Assigned task: Scan the lines below for the word "United". Copy each line you find it in.
╭──
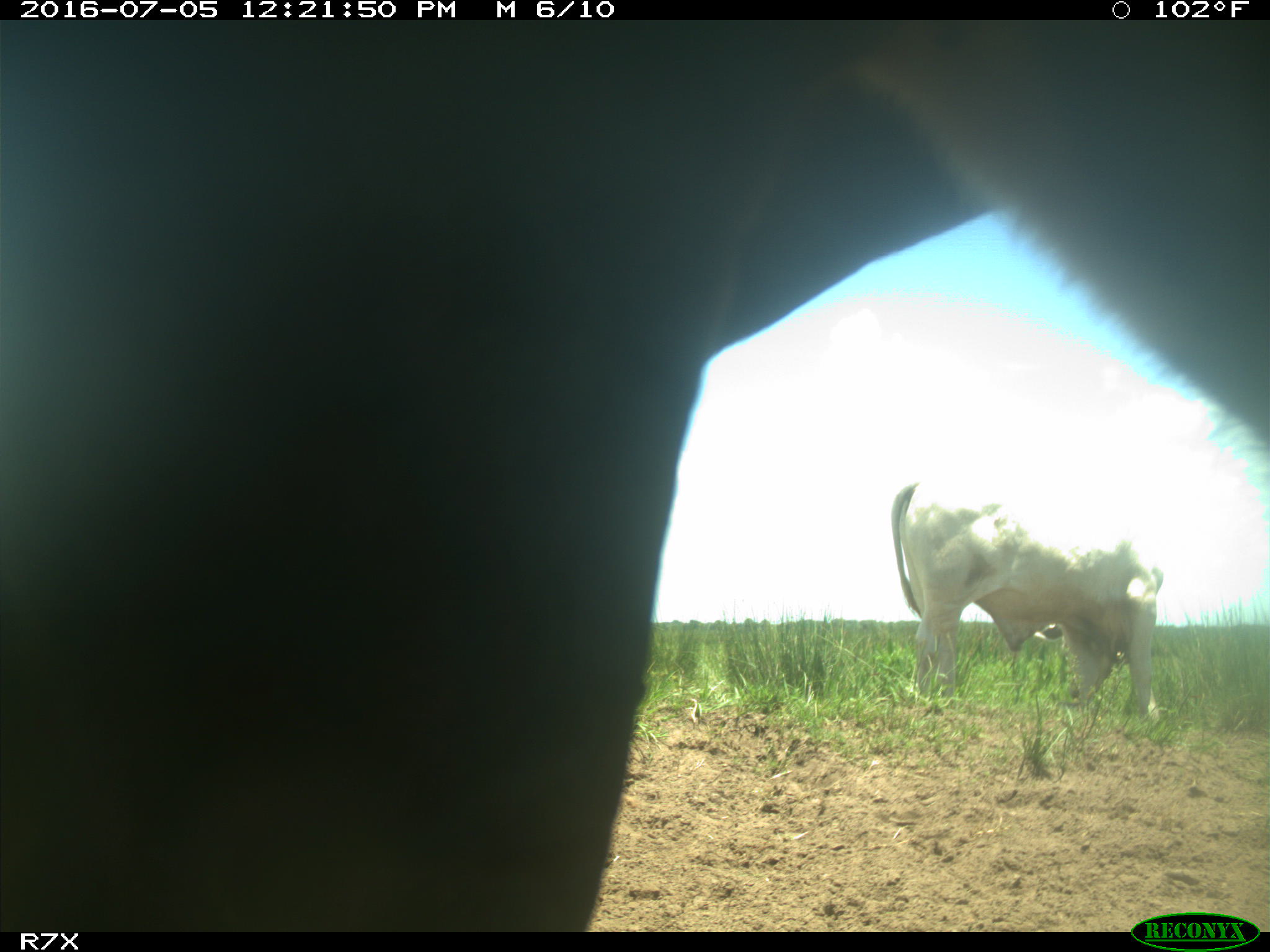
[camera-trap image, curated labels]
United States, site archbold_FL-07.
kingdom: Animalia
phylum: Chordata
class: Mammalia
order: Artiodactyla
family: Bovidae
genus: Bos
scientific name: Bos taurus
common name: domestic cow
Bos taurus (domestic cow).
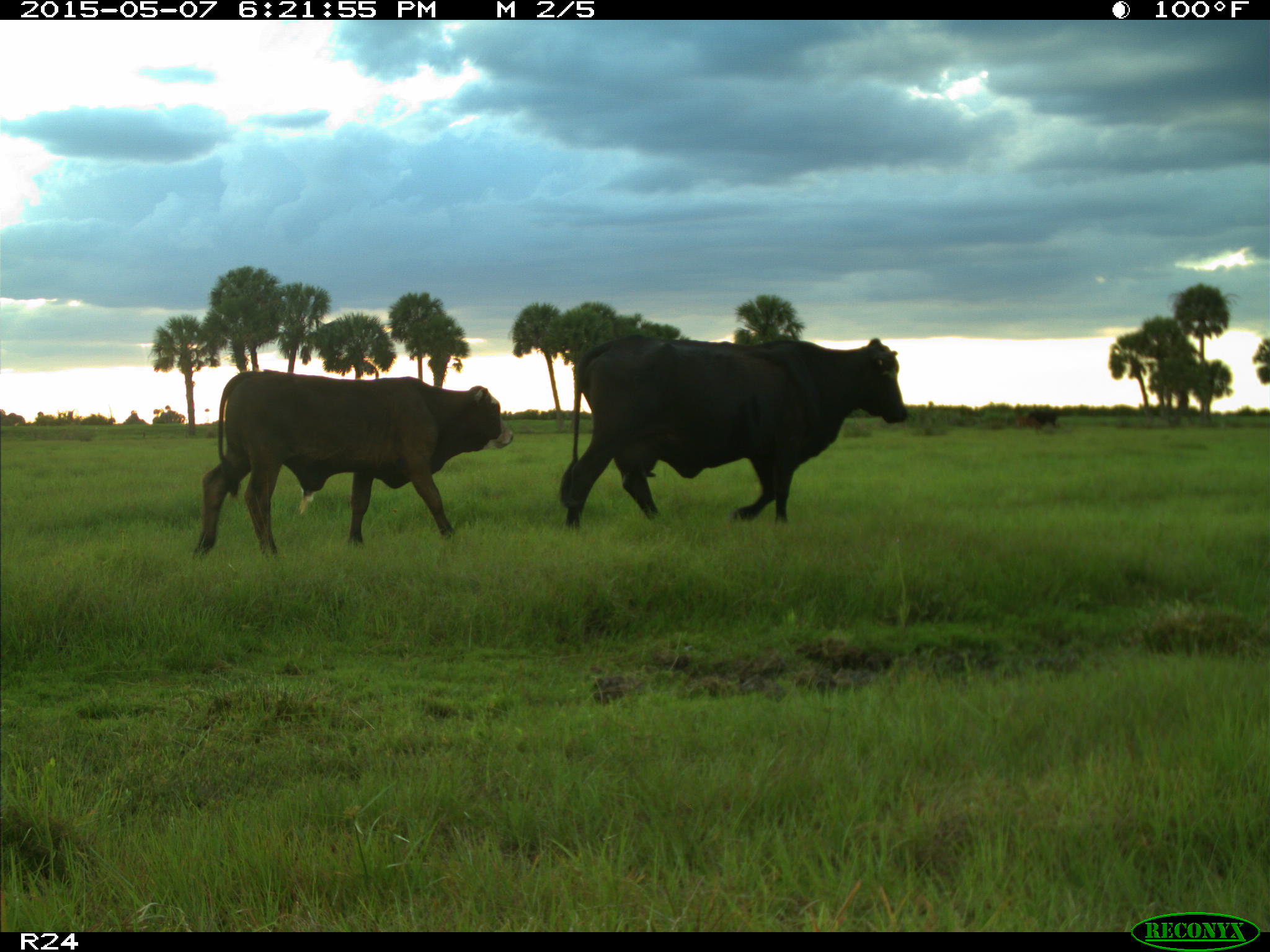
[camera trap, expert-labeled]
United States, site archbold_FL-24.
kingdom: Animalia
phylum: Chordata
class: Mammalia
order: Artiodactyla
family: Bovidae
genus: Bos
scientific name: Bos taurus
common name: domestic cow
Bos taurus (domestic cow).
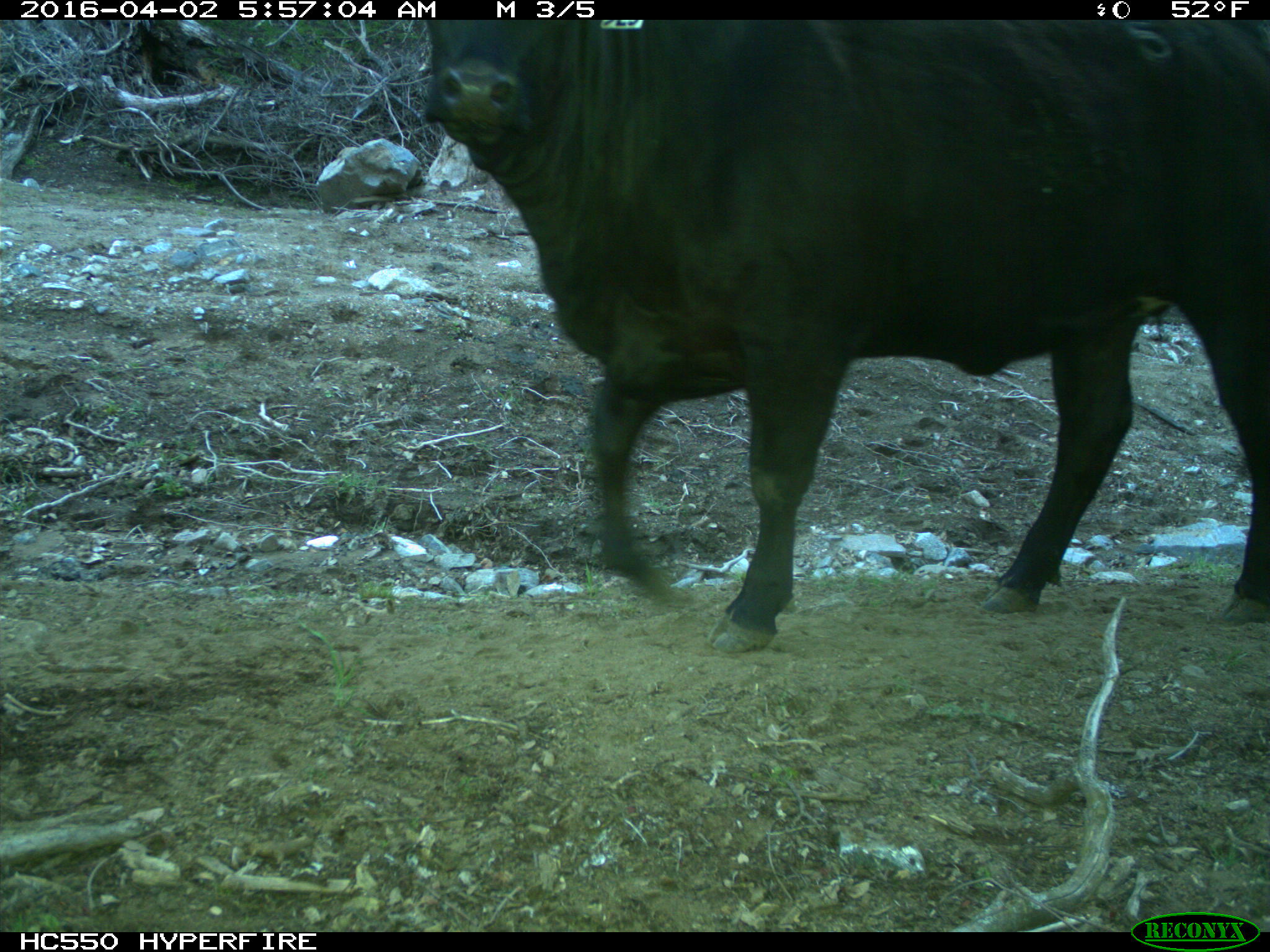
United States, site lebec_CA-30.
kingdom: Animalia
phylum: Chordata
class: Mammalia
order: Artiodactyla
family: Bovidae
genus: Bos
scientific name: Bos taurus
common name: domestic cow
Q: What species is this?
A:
╰──
Response to this task:
United States, site archbold_FL-07.
United States, site archbold_FL-24.
United States, site lebec_CA-30.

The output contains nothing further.